= PAGE EXCERPT =
◇ ◇ ◇
Digital University And Digital Degrees: Modi Government Needs To Learn Lessons From Failure Of MOOCs

by Arihant Pawariya - Feb 24, 2022 01:15 PM +05:30 IST
Digital University And Digital Degrees: Modi Government Needs To Learn Lessons From Failure Of MOOCs(Sattish Bate/Hindustan Times via Getty Images)
Snapshot
  • Making quality knowledge widely accessible is clearly not good enough.

    Education that can be useful to students is much more than that.

On 1 February, the Union Finance Minister Nirmala Sitharaman made an important announcement in her budget speech.

“A Digital University will be established to provide access to students across the country for world-class quality universal education with personalised learning experience at their doorsteps. This will be made available in different Indian languages and ICT formats. The University will be built on a networked hub-spoke model, with the hub building cutting edge ICT expertise. The best public universities and institutions in the country will collaborate as a network of hub-spokes,” she promised.

Three weeks later, Prime Minister Narendra Modi was inaugurating a webinar on ‘Digital University: Making World-Class Higher Education Accessible for All’ where he spoke how it will eradicate the problem of seat shortage in higher education and he urged the All India Council for Technical Education (AICTE), University Grants Commission (UGC) and the Ministry of Education to speed up the process of setting up digital university.

Indian Institute of Technology (IIT) Madras director Dr V. Kamakoti‘s remarks during the webinar are helpful to understand the government’s vision of ‘Digital University Ecosystem‘ based on the hub and spoke model where host of top technical and non-technical universities (spokes) come together to offer a slew of courses under one roof digitally (the hub), something like what the National Programme on Technology Enhanced Learning (NPTEL) did when seven old IITs and the Indian Institute of Science, Bangalore joined forces together in 2003 to democratise access (via web/online lectures) to top quality courses taught in these world-class institutions to everyone.

UGC is also in the process of relaxing regulations to facilitate the transition of higher education institutions from brick and mortar-only establishments to hybrid ones where it’s highly likely that students enrolled in online-only courses and degrees outnumber the ones in offline-only courses.

If the proposed reforms by UGC go through, hundreds of universities and autonomous colleges will be able to launch online-only courses and award digital degrees in them which will be treated at par with offline ones. One only needs to be Class XII pass to study Undergraduate courses (UG) and UG pass to study in Postgraduate courses in Digital University ecosystem.

Online degrees will also follow the same course curriculum, credit structure, four-year undergraduate programme with multiple entry and exit options, academic bank of credits and other systemic changes envisioned in National Education Policy. UGC has also been amending rules to give accreditation to all higher education institutions in a phased manner.
◇ ◇ ◇
Stored data
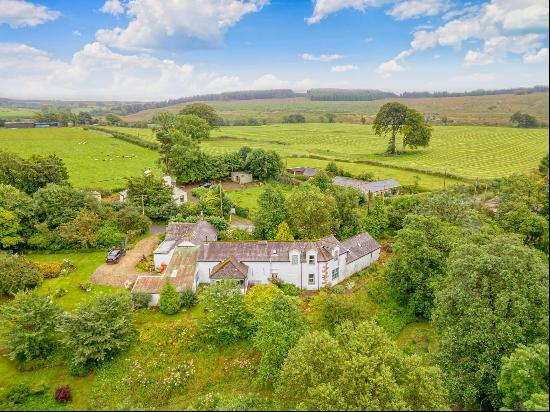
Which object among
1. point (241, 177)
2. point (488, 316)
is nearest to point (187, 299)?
point (488, 316)

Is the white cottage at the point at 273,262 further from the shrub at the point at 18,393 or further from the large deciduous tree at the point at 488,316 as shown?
the shrub at the point at 18,393

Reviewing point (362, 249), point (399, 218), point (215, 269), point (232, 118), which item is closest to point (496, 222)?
point (399, 218)

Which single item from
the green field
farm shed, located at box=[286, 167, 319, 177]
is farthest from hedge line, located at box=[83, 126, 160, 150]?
farm shed, located at box=[286, 167, 319, 177]

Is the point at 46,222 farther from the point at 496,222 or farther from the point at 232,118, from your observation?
the point at 232,118

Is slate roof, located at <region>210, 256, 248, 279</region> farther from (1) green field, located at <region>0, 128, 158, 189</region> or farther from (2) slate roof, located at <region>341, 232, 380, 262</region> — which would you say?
(1) green field, located at <region>0, 128, 158, 189</region>

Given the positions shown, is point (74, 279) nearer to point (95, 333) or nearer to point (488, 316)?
point (95, 333)

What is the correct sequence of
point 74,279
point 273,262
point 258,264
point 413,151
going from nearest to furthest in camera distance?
point 273,262, point 258,264, point 74,279, point 413,151
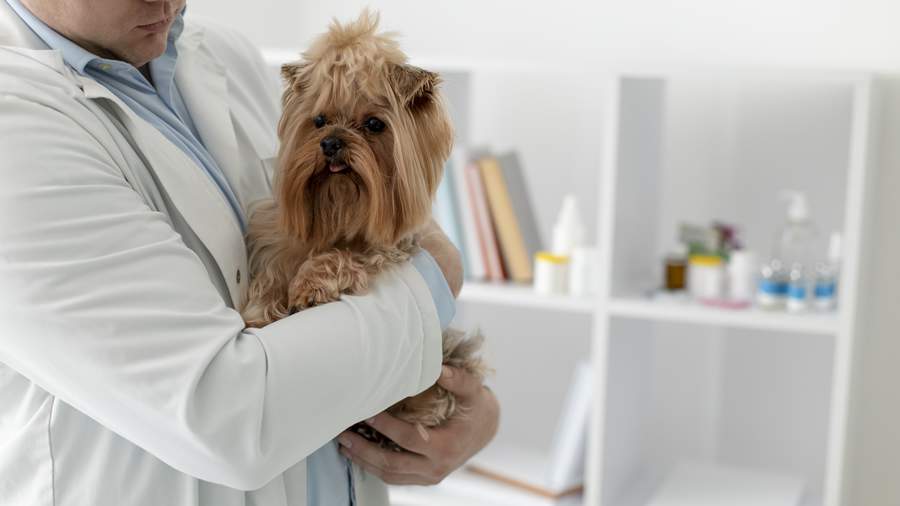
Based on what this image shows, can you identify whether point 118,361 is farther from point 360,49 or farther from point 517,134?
point 517,134

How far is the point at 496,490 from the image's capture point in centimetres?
250

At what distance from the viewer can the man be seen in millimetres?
928

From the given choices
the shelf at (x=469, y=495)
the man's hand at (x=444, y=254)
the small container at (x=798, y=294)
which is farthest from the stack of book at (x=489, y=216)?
the man's hand at (x=444, y=254)

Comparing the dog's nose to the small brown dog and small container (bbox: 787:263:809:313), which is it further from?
◇ ◇ ◇
= SET PROBLEM =
According to the article on the digital university, in what year did seven old IITs and the Indian Institute of Science, Bangalore join forces under the National Programme on Technology Enhanced Learning? The listing has no connection to the article on the digital university.

= EXERCISE SOLUTION =
2003